> _What the task asks_
What is needed is a word-for-word copy of the records below.

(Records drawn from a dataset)
::::::

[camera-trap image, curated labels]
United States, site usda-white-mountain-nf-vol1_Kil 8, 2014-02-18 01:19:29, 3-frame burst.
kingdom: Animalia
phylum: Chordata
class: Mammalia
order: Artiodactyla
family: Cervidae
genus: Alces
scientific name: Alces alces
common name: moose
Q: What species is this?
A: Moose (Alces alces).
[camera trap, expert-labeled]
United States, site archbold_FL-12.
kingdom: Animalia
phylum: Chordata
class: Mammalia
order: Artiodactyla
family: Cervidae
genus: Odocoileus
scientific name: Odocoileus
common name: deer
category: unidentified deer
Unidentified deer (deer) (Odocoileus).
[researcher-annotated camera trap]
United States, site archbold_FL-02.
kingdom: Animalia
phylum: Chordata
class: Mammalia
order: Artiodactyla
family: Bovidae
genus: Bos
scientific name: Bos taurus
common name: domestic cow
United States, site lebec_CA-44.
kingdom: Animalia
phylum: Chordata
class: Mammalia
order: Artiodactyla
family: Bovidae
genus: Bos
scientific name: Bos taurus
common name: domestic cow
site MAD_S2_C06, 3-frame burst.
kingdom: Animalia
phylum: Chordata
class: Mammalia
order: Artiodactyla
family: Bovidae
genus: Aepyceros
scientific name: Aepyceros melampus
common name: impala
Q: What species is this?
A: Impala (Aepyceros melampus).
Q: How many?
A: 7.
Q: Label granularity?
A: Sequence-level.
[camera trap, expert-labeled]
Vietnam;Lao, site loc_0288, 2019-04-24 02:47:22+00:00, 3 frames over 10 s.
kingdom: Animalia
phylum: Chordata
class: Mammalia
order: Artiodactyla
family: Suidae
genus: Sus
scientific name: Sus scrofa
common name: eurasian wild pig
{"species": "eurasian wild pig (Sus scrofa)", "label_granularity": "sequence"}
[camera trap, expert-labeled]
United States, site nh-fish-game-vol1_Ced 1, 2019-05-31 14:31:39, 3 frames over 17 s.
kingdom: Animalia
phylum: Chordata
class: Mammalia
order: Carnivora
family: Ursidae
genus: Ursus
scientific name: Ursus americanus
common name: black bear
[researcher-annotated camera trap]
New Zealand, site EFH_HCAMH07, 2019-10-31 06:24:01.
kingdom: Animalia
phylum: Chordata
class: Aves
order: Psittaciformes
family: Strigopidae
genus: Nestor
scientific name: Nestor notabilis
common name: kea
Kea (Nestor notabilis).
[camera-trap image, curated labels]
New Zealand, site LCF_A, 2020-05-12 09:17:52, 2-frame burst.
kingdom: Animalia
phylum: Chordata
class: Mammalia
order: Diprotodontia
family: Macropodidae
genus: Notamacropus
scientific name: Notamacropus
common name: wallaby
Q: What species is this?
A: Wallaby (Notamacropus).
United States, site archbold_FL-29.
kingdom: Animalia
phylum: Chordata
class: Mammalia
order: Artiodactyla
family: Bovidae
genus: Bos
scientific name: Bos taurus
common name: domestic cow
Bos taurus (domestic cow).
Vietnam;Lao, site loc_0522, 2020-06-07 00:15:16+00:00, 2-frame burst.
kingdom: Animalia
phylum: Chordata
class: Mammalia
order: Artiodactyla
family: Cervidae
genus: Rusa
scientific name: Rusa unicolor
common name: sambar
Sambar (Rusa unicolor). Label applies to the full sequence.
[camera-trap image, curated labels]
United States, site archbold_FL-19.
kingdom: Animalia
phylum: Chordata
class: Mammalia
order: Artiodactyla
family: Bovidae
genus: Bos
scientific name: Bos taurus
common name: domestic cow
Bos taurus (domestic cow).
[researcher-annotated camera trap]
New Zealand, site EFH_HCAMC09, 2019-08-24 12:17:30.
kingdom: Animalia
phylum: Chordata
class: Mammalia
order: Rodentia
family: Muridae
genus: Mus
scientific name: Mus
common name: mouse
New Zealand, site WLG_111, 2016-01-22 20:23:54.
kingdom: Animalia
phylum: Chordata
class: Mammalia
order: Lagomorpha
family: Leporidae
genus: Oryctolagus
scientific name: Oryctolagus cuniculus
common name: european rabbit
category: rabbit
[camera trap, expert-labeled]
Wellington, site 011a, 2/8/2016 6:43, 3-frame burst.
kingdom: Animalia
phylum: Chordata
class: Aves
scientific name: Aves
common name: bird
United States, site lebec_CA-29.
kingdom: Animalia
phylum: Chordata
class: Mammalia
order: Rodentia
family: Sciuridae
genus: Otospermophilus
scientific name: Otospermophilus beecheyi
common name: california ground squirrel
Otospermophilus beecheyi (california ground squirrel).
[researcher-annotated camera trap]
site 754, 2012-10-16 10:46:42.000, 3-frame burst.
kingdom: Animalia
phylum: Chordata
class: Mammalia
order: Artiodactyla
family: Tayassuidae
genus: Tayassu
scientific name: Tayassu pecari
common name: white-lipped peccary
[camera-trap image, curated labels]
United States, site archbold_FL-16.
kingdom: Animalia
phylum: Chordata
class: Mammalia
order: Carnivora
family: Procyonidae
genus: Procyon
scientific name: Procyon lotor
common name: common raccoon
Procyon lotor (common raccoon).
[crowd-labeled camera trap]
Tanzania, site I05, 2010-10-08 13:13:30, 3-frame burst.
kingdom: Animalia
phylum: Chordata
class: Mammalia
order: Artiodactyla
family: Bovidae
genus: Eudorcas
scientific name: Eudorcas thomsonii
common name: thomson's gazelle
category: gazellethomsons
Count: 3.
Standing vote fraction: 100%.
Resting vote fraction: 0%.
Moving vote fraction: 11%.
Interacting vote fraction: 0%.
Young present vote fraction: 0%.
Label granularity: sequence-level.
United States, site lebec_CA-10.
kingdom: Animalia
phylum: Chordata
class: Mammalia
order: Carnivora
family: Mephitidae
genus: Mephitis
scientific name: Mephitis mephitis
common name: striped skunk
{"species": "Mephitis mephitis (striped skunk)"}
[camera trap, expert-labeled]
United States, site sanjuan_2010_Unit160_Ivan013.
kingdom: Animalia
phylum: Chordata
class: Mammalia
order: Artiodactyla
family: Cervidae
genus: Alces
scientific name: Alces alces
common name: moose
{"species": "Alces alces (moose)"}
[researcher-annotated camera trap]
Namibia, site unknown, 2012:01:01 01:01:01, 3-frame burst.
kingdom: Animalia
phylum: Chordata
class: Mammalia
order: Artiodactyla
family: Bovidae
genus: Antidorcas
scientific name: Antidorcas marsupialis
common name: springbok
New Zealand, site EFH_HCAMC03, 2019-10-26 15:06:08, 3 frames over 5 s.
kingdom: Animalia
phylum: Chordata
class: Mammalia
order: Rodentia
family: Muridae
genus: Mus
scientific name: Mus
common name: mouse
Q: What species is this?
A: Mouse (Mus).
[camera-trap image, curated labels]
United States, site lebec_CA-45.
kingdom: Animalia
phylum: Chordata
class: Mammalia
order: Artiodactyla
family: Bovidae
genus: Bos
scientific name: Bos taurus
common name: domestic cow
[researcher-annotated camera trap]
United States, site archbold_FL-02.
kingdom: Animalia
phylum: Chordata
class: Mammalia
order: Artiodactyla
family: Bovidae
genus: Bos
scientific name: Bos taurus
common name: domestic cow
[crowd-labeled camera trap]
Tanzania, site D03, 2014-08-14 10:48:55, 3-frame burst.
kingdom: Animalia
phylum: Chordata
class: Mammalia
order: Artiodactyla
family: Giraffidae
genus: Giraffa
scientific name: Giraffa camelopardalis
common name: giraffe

::::::

> _Output below_
[camera-trap image, curated labels]
United States, site usda-white-mountain-nf-vol1_Kil 8, 2014-02-18 01:19:29, 3-frame burst.
kingdom: Animalia
phylum: Chordata
class: Mammalia
order: Artiodactyla
family: Cervidae
genus: Alces
scientific name: Alces alces
common name: moose
Q: What species is this?
A: Moose (Alces alces).
[camera trap, expert-labeled]
United States, site archbold_FL-12.
kingdom: Animalia
phylum: Chordata
class: Mammalia
order: Artiodactyla
family: Cervidae
genus: Odocoileus
scientific name: Odocoileus
common name: deer
category: unidentified deer
Unidentified deer (deer) (Odocoileus).
[researcher-annotated camera trap]
United States, site archbold_FL-02.
kingdom: Animalia
phylum: Chordata
class: Mammalia
order: Artiodactyla
family: Bovidae
genus: Bos
scientific name: Bos taurus
common name: domestic cow
United States, site lebec_CA-44.
kingdom: Animalia
phylum: Chordata
class: Mammalia
order: Artiodactyla
family: Bovidae
genus: Bos
scientific name: Bos taurus
common name: domestic cow
site MAD_S2_C06, 3-frame burst.
kingdom: Animalia
phylum: Chordata
class: Mammalia
order: Artiodactyla
family: Bovidae
genus: Aepyceros
scientific name: Aepyceros melampus
common name: impala
Q: What species is this?
A: Impala (Aepyceros melampus).
Q: How many?
A: 7.
Q: Label granularity?
A: Sequence-level.
[camera trap, expert-labeled]
Vietnam;Lao, site loc_0288, 2019-04-24 02:47:22+00:00, 3 frames over 10 s.
kingdom: Animalia
phylum: Chordata
class: Mammalia
order: Artiodactyla
family: Suidae
genus: Sus
scientific name: Sus scrofa
common name: eurasian wild pig
{"species": "eurasian wild pig (Sus scrofa)", "label_granularity": "sequence"}
[camera trap, expert-labeled]
United States, site nh-fish-game-vol1_Ced 1, 2019-05-31 14:31:39, 3 frames over 17 s.
kingdom: Animalia
phylum: Chordata
class: Mammalia
order: Carnivora
family: Ursidae
genus: Ursus
scientific name: Ursus americanus
common name: black bear
[researcher-annotated camera trap]
New Zealand, site EFH_HCAMH07, 2019-10-31 06:24:01.
kingdom: Animalia
phylum: Chordata
class: Aves
order: Psittaciformes
family: Strigopidae
genus: Nestor
scientific name: Nestor notabilis
common name: kea
Kea (Nestor notabilis).
[camera-trap image, curated labels]
New Zealand, site LCF_A, 2020-05-12 09:17:52, 2-frame burst.
kingdom: Animalia
phylum: Chordata
class: Mammalia
order: Diprotodontia
family: Macropodidae
genus: Notamacropus
scientific name: Notamacropus
common name: wallaby
Q: What species is this?
A: Wallaby (Notamacropus).
United States, site archbold_FL-29.
kingdom: Animalia
phylum: Chordata
class: Mammalia
order: Artiodactyla
family: Bovidae
genus: Bos
scientific name: Bos taurus
common name: domestic cow
Bos taurus (domestic cow).
Vietnam;Lao, site loc_0522, 2020-06-07 00:15:16+00:00, 2-frame burst.
kingdom: Animalia
phylum: Chordata
class: Mammalia
order: Artiodactyla
family: Cervidae
genus: Rusa
scientific name: Rusa unicolor
common name: sambar
Sambar (Rusa unicolor). Label applies to the full sequence.
[camera-trap image, curated labels]
United States, site archbold_FL-19.
kingdom: Animalia
phylum: Chordata
class: Mammalia
order: Artiodactyla
family: Bovidae
genus: Bos
scientific name: Bos taurus
common name: domestic cow
Bos taurus (domestic cow).
[researcher-annotated camera trap]
New Zealand, site EFH_HCAMC09, 2019-08-24 12:17:30.
kingdom: Animalia
phylum: Chordata
class: Mammalia
order: Rodentia
family: Muridae
genus: Mus
scientific name: Mus
common name: mouse
New Zealand, site WLG_111, 2016-01-22 20:23:54.
kingdom: Animalia
phylum: Chordata
class: Mammalia
order: Lagomorpha
family: Leporidae
genus: Oryctolagus
scientific name: Oryctolagus cuniculus
common name: european rabbit
category: rabbit
[camera trap, expert-labeled]
Wellington, site 011a, 2/8/2016 6:43, 3-frame burst.
kingdom: Animalia
phylum: Chordata
class: Aves
scientific name: Aves
common name: bird
United States, site lebec_CA-29.
kingdom: Animalia
phylum: Chordata
class: Mammalia
order: Rodentia
family: Sciuridae
genus: Otospermophilus
scientific name: Otospermophilus beecheyi
common name: california ground squirrel
Otospermophilus beecheyi (california ground squirrel).
[researcher-annotated camera trap]
site 754, 2012-10-16 10:46:42.000, 3-frame burst.
kingdom: Animalia
phylum: Chordata
class: Mammalia
order: Artiodactyla
family: Tayassuidae
genus: Tayassu
scientific name: Tayassu pecari
common name: white-lipped peccary
[camera-trap image, curated labels]
United States, site archbold_FL-16.
kingdom: Animalia
phylum: Chordata
class: Mammalia
order: Carnivora
family: Procyonidae
genus: Procyon
scientific name: Procyon lotor
common name: common raccoon
Procyon lotor (common raccoon).
[crowd-labeled camera trap]
Tanzania, site I05, 2010-10-08 13:13:30, 3-frame burst.
kingdom: Animalia
phylum: Chordata
class: Mammalia
order: Artiodactyla
family: Bovidae
genus: Eudorcas
scientific name: Eudorcas thomsonii
common name: thomson's gazelle
category: gazellethomsons
Count: 3.
Standing vote fraction: 100%.
Resting vote fraction: 0%.
Moving vote fraction: 11%.
Interacting vote fraction: 0%.
Young present vote fraction: 0%.
Label granularity: sequence-level.
United States, site lebec_CA-10.
kingdom: Animalia
phylum: Chordata
class: Mammalia
order: Carnivora
family: Mephitidae
genus: Mephitis
scientific name: Mephitis mephitis
common name: striped skunk
{"species": "Mephitis mephitis (striped skunk)"}
[camera trap, expert-labeled]
United States, site sanjuan_2010_Unit160_Ivan013.
kingdom: Animalia
phylum: Chordata
class: Mammalia
order: Artiodactyla
family: Cervidae
genus: Alces
scientific name: Alces alces
common name: moose
{"species": "Alces alces (moose)"}
[researcher-annotated camera trap]
Namibia, site unknown, 2012:01:01 01:01:01, 3-frame burst.
kingdom: Animalia
phylum: Chordata
class: Mammalia
order: Artiodactyla
family: Bovidae
genus: Antidorcas
scientific name: Antidorcas marsupialis
common name: springbok
New Zealand, site EFH_HCAMC03, 2019-10-26 15:06:08, 3 frames over 5 s.
kingdom: Animalia
phylum: Chordata
class: Mammalia
order: Rodentia
family: Muridae
genus: Mus
scientific name: Mus
common name: mouse
Q: What species is this?
A: Mouse (Mus).
[camera-trap image, curated labels]
United States, site lebec_CA-45.
kingdom: Animalia
phylum: Chordata
class: Mammalia
order: Artiodactyla
family: Bovidae
genus: Bos
scientific name: Bos taurus
common name: domestic cow
[researcher-annotated camera trap]
United States, site archbold_FL-02.
kingdom: Animalia
phylum: Chordata
class: Mammalia
order: Artiodactyla
family: Bovidae
genus: Bos
scientific name: Bos taurus
common name: domestic cow
[crowd-labeled camera trap]
Tanzania, site D03, 2014-08-14 10:48:55, 3-frame burst.
kingdom: Animalia
phylum: Chordata
class: Mammalia
order: Artiodactyla
family: Giraffidae
genus: Giraffa
scientific name: Giraffa camelopardalis
common name: giraffe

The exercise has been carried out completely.